TASK GOAL
Could you write out these lines again, substituting "low stone wall" for "dry stone wall" and changing nothing else? Leave the pictures out.

* Begin RECORDS FOR PROCESSING *

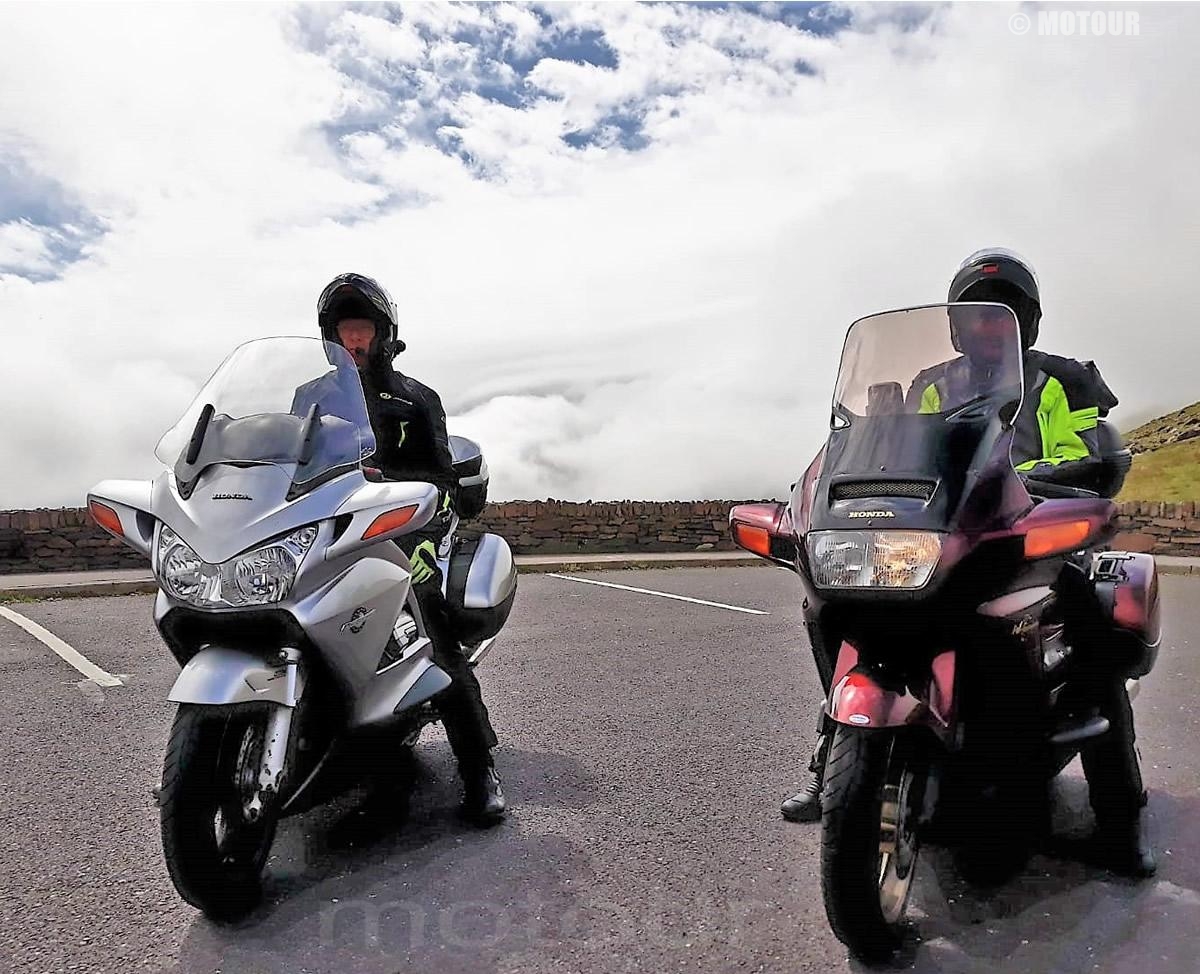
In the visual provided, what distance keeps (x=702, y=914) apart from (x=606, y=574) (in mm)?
10243

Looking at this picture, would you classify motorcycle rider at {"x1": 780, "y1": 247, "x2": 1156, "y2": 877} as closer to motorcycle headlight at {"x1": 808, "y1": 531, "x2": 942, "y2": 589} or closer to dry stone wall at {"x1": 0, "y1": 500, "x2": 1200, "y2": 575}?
motorcycle headlight at {"x1": 808, "y1": 531, "x2": 942, "y2": 589}

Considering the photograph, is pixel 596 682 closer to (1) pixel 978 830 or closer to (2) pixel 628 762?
(2) pixel 628 762

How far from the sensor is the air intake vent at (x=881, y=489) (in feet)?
8.63

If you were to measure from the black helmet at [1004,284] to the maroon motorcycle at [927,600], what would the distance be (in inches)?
35.7

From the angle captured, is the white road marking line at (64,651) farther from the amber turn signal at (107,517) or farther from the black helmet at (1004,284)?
the black helmet at (1004,284)

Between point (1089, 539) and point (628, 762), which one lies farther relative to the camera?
point (628, 762)

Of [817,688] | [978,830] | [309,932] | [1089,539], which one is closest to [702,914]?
[978,830]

* End RECORDS FOR PROCESSING *

THE RESULT
In the visual provided, what distance keeps (x=702, y=914) apart from (x=606, y=574) (in mm)?
10243

Looking at this picture, would you classify motorcycle rider at {"x1": 780, "y1": 247, "x2": 1156, "y2": 877} as closer to motorcycle headlight at {"x1": 808, "y1": 531, "x2": 942, "y2": 589} or closer to low stone wall at {"x1": 0, "y1": 500, "x2": 1200, "y2": 575}?
motorcycle headlight at {"x1": 808, "y1": 531, "x2": 942, "y2": 589}

Considering the photograph, is pixel 596 682 closer to (1) pixel 978 830 or closer to (2) pixel 628 762?
(2) pixel 628 762

How far from the sensor is the air intake vent at (x=881, y=489) (in feet)?
8.63

If you were to measure from the black helmet at [1004,284] to the maroon motorcycle at [927,600], what would the distance be (in inches)?
35.7

From the angle captured, is the white road marking line at (64,651) farther from the amber turn signal at (107,517) or farther from the black helmet at (1004,284)?
the black helmet at (1004,284)

Between point (1089, 539) and point (628, 762), which one lies farther relative to the camera?
point (628, 762)

Of [817,688] | [978,830] | [309,932] | [1089,539], which one is closest to [702,914]?
[978,830]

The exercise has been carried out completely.